High temperatures slow work, trigger special precautions for outdoor laborers

High temperatures are making tough jobs harder for people working outdoors in Kern County, and recently high humidity and poor air quality aren’t helping, according to Bakersfield.com

Probably the biggest impact the ongoing heat wave has had locally is shortened work hours for some crews. The workday starts and ends earlier, which can lower productivity and reduce paycheck totals.

“The guys don’t necessarily want to go home” when temperatures rise to the upper 90 degrees, said pistachio orchard professional Josh Newfield, owner of Newfield Ag Management. “A lot of time they do want the hours. They want the work.”

OILFIELD HEAT

A similar situation faces oilfield workers who have recently been placed on reduced schedules because of the heat, Bakersfield oilman Chad Hathaway said. In his case, the reduced availability of electrical power during the heat wave presents an additional problem.

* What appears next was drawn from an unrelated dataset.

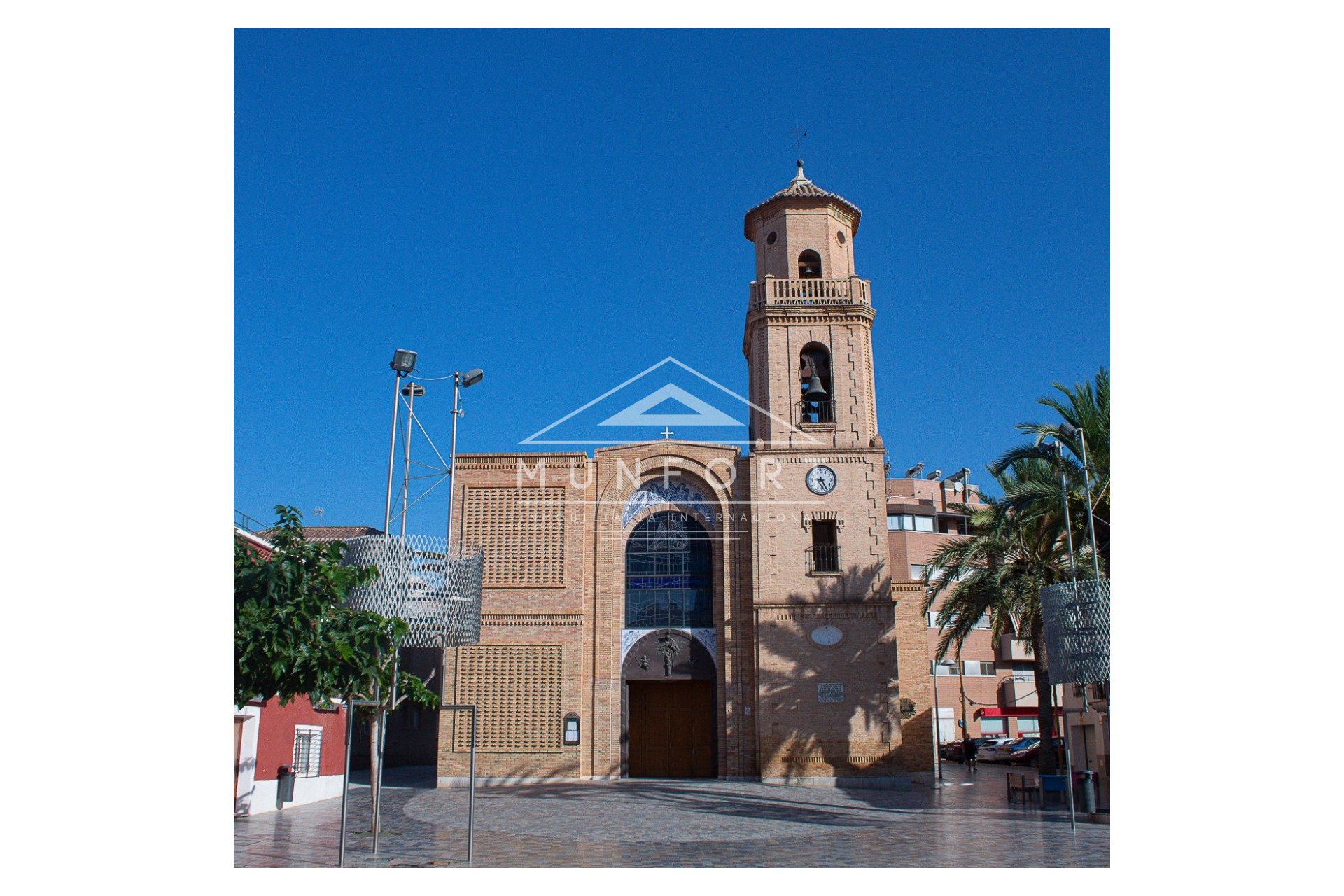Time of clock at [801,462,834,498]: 9:25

“It’s causing a lot of us havoc and forcing a lot of us to shut down and start up and putting everyone at risk of an accident that is out of our control,” Hathaway said by email Monday.

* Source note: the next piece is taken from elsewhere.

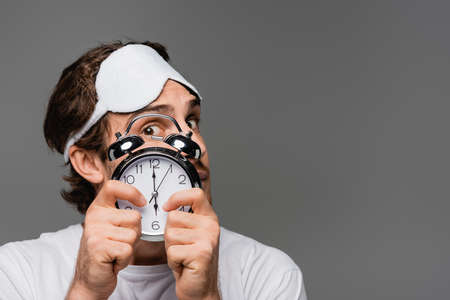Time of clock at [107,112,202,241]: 5:59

Construction being another activity sensitive to high temperatures, contractors working on the Centennial Corridor transportation project have requested and received the city of Bakersfield’s permission to work late at night in order to avoid the worst of the heat.

The good news is that these scheduling adjustments haven’t slowed work on the corridor, city Project Manager Luis Topete said.

Recent humidity has complicated matters — California Farmworker Foundation Executive Director Hernan Hernandez called it “suffocating at times.” But high moisture content in the hot air does not trigger special workplace precautions the way high temperatures do.